Is Network TV Dead Yet?

It’s commonly said now that we’re living in a golden age of television, but try telling that to executives at the Big Four networks. The buzzy shows you love to talk about are on cable, while CBS, ABC, NBC, and Fox are all wrapping up one of their worst seasons on record. Many successful shows have lost steam, with no breakout hits to fill the void. The trickle of viewers that has been lost year over year became a sharp drop (nearly 20% of viewers in the 18-to-49 demographic, according to the Wall Street Journal). A media analyst for Bank of America Merrill Lynch was quoted in The New York Times saying “This year was the tipping point.”

“It was a really bad year, there’s no denying that,” says Joe Adalian, the West Coast editor for Vulture, New York Magazine’s culture website. But he tells Kurt Andersen that it is still too early to ring the death knell. “The network’s response to that is, ‘Let’s make a lot more shows.’ They’re taking a lot more chances.”

This week in the upfronts, the networks unveiled ambitious fall lineups; according to Adelian, CBS, which typically launches two or three shows, has launched eight. Some have shorter runs than the typical 22-episode model, taking a page out of cable’s playbook.

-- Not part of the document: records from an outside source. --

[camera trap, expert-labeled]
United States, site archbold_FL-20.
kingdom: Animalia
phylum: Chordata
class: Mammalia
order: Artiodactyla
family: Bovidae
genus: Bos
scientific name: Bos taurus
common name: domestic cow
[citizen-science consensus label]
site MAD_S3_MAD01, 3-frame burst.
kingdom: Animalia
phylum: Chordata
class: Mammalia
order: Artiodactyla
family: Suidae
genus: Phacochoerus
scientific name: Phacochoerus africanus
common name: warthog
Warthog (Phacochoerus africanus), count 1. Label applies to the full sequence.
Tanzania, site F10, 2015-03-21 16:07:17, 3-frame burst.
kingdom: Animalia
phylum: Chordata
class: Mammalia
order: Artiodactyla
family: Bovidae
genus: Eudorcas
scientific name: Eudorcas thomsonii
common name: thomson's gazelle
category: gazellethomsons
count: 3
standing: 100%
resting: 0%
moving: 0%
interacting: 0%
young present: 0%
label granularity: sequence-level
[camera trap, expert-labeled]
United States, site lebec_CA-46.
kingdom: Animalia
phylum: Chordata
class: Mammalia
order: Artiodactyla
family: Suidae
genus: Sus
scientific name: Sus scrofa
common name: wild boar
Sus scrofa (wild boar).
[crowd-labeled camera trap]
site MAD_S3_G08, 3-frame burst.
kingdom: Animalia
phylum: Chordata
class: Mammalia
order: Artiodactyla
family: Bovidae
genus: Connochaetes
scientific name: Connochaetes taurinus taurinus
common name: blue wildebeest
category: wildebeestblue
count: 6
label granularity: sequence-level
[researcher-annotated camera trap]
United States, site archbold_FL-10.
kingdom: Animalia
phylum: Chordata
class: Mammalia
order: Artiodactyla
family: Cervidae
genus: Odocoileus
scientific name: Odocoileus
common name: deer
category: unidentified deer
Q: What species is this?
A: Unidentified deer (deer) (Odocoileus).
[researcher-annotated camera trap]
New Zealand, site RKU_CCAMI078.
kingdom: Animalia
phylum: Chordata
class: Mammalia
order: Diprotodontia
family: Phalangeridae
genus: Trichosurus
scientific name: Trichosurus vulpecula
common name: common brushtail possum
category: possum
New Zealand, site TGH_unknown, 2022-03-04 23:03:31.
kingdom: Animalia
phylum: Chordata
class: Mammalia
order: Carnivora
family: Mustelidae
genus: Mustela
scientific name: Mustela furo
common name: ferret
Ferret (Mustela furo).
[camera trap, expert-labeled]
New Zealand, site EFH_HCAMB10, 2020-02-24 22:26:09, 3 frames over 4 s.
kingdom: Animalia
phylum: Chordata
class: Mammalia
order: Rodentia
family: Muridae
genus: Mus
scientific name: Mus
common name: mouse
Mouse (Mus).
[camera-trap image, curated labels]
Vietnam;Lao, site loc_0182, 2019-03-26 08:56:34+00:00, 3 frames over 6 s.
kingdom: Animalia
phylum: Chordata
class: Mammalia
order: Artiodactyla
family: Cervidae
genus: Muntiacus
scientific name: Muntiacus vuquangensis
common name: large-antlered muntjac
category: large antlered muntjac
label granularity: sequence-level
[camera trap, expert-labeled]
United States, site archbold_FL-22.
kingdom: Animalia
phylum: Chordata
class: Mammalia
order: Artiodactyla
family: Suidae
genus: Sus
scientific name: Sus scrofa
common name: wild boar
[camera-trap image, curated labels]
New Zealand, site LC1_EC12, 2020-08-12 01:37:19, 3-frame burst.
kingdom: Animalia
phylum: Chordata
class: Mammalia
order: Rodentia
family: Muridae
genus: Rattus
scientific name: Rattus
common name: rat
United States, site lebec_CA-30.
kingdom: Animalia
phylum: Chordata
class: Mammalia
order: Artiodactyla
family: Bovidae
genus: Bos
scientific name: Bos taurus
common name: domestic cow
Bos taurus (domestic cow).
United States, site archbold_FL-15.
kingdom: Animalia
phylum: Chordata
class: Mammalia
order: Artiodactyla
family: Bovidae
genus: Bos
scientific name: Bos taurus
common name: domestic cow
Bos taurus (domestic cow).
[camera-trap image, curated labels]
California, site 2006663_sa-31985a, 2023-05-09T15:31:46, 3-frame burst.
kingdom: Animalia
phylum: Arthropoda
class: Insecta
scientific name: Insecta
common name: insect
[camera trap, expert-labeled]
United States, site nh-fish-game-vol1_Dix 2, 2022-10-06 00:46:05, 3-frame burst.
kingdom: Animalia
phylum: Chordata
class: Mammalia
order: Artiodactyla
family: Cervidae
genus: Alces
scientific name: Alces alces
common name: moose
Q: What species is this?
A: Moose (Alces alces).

“Networks have lost the war for buzz and their stranglehold on pop culture,” he tells Kurt, but when it comes to audience and advertising, “network TV is still the biggest game in town.” He cites FX’s The Americans, about Soviet spies undercover in the US. “It was a great show that launched this year, a lot of strong buzz, and in the overnight ratings it was losing to repeats of Big Bang Theory.”